=== BRIEF ===
Identify every line in the records below that contains the word "mobile", and copy each of those lines.
── SOURCE MATERIAL
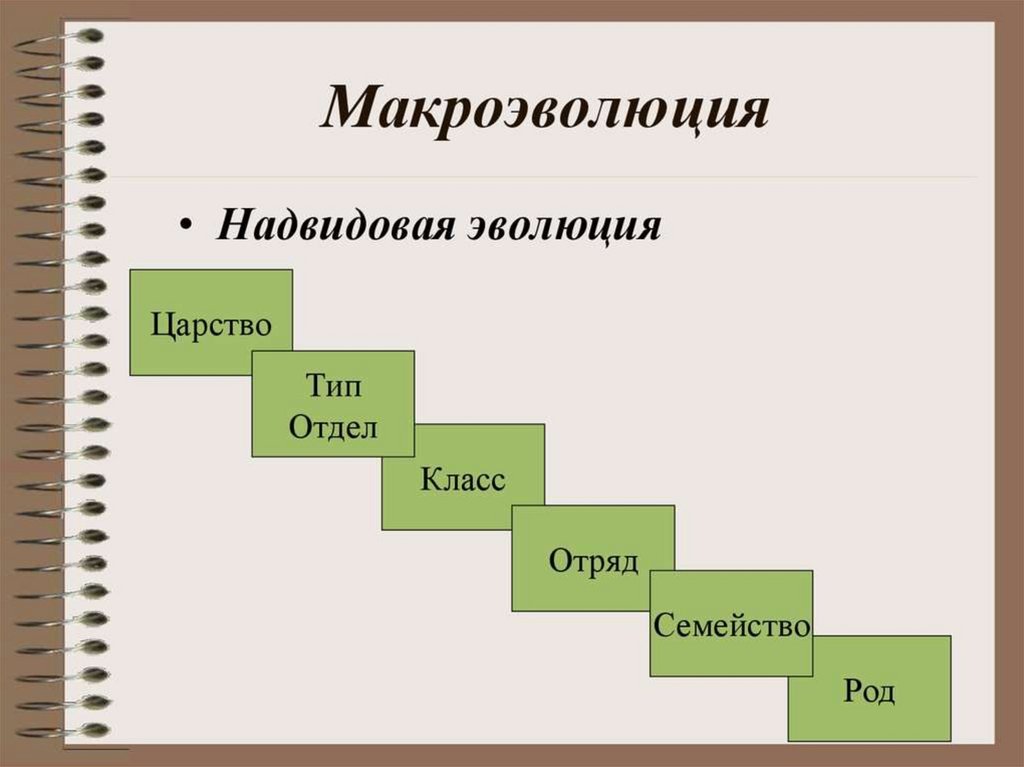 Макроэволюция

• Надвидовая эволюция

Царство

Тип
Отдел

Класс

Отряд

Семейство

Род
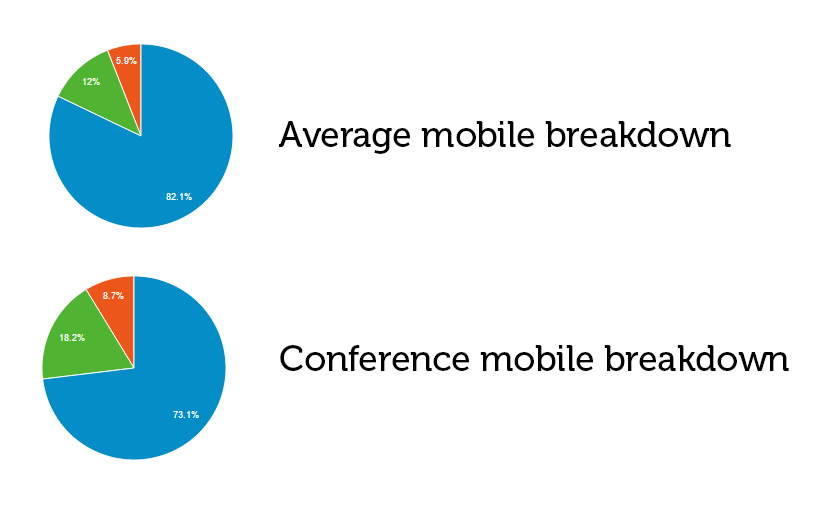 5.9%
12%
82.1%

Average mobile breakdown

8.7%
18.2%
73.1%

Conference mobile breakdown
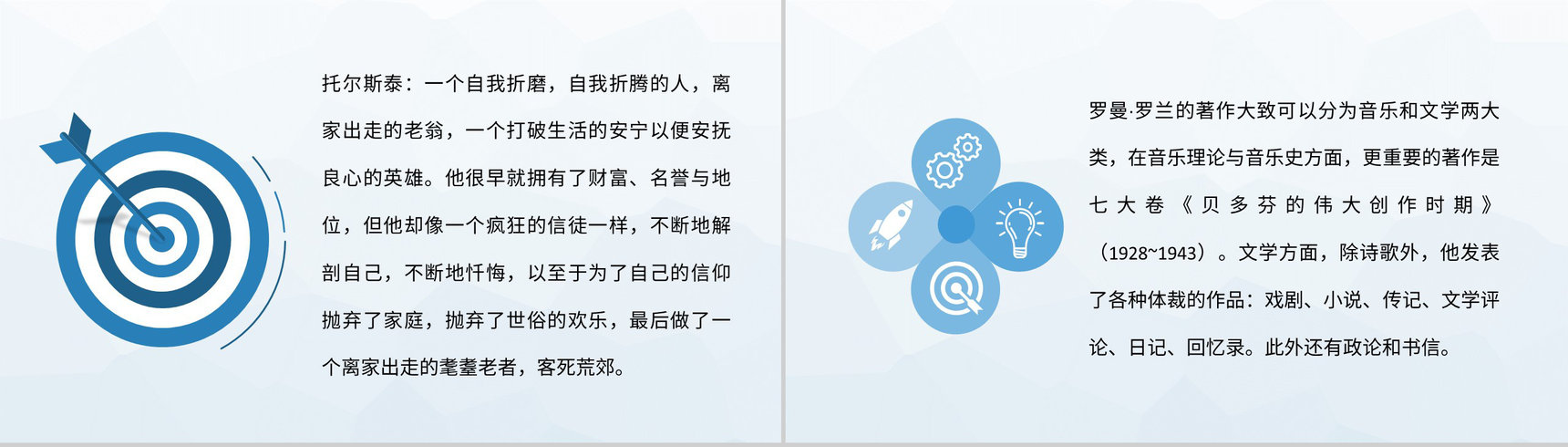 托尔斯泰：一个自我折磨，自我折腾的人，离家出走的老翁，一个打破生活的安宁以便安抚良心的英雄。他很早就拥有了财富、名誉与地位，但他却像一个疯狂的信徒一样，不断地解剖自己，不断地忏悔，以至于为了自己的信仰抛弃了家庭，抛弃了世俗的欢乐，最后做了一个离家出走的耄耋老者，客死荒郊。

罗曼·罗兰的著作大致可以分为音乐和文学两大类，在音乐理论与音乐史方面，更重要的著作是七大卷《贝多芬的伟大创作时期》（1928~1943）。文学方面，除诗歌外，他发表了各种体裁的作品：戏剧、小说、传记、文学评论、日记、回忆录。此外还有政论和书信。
────
=== EXERCISE ANSWER ===
Average mobile breakdown
Conference mobile breakdown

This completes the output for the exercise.